Consigne 1:
Recopiez à l'identique les rangées suivantes : de la ligne contenant « How far is distant » jusqu'à la fin des rangées.

Extrait de page:
+++

HTTP a évolué à travers de multiples itérations avant d’arriver à sa première version normalisée en 1997, HTTP/1.1. Cette base normalisée a été la clé de l’expansion du cyberespace et a été essentielle pour interagir les uns avec les autres de la manière que nous considérons comme acquise. L’interopérabilité sur le web a permis la circulation sans entrave des informations au-delà des frontières, des dispositifs et des infrastructures.
L’évolution du World Wide Web offre des leçons importantes pour le développement d’un métavers décentralisé et la manière dont le développement de normes de jetons peut favoriser l’adoption et le succès à long terme. À mesure que l’industrie mûrit, il semble de plus en plus probable que de multiples blockchains, plutôt qu’une seule, deviennent le statu quo de l’industrie. Les normes relatives aux jetons, qui privilégient l’interopérabilité entre ces différentes blockchains et plateformes de métavers, seront la clé du succès à long terme, mais que doivent exactement comporter ces normes et comment favoriser un accord commun entre les communautés d’un secteur aussi diversifié ?
Définir la norme
La normalisation se présente sous de nombreuses formes. Elle peut être physique, comme le mandat USB-C dans l’Union européenne, ou abstraite, comme dans le cas de l’internet. Les normes revêtent une importance particulière pour les blockchains, car elles permettent une communication efficace entre les protocoles.

+++

Consigne 2:
Selon l'extrait sur la normalisation du web et des blockchains, au-delà de quoi l'interopérabilité sur le web a-t-elle permis aux informations de circuler sans entrave ? Donnez tous les éléments cités.

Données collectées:
+++

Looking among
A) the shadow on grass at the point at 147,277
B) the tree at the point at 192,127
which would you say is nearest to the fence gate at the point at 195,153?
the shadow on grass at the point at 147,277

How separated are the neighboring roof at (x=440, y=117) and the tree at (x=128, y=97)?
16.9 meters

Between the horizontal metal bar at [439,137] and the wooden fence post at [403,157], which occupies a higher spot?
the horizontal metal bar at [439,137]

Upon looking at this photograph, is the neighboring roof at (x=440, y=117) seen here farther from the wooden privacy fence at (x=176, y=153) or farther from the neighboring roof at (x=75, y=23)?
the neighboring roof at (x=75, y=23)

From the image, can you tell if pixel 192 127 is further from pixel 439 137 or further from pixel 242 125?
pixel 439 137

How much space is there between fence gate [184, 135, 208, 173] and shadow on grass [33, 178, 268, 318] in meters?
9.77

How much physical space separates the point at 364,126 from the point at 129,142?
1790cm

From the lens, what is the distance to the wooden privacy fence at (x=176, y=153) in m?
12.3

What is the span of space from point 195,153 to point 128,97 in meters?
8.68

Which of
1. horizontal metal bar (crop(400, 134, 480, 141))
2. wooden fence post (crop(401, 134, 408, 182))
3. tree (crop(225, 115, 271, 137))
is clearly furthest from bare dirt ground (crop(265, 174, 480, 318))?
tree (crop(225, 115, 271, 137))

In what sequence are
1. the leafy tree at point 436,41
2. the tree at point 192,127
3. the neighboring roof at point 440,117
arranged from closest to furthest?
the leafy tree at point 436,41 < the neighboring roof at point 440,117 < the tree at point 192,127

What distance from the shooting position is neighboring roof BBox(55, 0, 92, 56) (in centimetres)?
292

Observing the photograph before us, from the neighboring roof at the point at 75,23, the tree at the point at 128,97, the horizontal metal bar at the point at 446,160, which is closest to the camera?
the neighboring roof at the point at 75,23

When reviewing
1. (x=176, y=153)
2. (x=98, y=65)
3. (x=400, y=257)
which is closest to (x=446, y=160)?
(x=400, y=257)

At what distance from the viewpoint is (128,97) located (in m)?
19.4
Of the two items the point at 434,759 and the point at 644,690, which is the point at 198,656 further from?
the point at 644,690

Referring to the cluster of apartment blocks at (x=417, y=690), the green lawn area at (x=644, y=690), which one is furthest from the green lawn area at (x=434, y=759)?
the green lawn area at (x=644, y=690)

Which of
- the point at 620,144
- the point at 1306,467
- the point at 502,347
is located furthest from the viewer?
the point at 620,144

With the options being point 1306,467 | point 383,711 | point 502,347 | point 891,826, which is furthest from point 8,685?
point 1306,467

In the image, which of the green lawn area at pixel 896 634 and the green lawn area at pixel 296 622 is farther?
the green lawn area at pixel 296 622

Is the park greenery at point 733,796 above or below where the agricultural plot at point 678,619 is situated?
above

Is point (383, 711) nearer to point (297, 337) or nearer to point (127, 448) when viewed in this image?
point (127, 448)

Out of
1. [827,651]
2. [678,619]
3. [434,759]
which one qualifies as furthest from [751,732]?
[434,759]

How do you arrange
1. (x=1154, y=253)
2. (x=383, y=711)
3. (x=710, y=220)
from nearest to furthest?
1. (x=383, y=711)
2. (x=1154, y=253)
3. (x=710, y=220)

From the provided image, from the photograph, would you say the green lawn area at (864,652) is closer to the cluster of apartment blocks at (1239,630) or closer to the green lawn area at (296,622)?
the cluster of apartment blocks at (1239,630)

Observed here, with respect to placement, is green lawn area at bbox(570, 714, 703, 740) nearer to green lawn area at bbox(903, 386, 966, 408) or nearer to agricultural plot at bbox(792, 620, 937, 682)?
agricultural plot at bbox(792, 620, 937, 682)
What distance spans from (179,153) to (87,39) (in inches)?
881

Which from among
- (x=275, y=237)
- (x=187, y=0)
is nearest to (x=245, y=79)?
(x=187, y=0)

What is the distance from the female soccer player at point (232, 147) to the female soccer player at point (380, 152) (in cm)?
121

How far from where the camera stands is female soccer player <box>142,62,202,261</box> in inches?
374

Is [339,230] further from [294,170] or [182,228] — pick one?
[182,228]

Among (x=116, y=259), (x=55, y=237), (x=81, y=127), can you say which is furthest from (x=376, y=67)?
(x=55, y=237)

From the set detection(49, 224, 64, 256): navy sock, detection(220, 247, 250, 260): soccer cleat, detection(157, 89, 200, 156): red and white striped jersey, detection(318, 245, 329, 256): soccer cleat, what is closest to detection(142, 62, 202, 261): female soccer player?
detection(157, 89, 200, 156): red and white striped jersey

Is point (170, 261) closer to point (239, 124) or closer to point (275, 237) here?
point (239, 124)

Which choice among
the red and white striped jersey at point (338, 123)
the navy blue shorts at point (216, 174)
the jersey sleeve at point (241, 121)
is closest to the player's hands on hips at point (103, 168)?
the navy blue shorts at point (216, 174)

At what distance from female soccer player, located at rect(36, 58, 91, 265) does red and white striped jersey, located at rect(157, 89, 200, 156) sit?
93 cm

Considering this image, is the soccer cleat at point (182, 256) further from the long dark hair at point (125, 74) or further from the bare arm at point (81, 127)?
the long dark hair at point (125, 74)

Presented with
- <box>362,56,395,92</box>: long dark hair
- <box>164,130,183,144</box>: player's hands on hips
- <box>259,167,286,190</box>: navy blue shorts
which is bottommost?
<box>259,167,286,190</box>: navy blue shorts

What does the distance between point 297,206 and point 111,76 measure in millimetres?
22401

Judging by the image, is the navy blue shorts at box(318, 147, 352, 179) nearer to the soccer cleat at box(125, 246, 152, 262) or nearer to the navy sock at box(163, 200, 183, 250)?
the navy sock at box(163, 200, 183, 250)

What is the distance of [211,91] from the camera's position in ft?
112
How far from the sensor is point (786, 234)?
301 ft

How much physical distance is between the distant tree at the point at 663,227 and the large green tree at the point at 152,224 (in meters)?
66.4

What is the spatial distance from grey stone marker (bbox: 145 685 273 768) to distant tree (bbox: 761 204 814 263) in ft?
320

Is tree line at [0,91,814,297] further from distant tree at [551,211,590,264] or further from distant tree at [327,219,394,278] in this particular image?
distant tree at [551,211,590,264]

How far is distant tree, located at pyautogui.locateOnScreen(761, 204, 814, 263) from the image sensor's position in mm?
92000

+++

Résultat attendu 1:
How far is distant tree, located at pyautogui.locateOnScreen(761, 204, 814, 263) from the image sensor's position in mm?
92000

Résultat attendu 2:
Les frontières, les dispositifs et les infrastructures.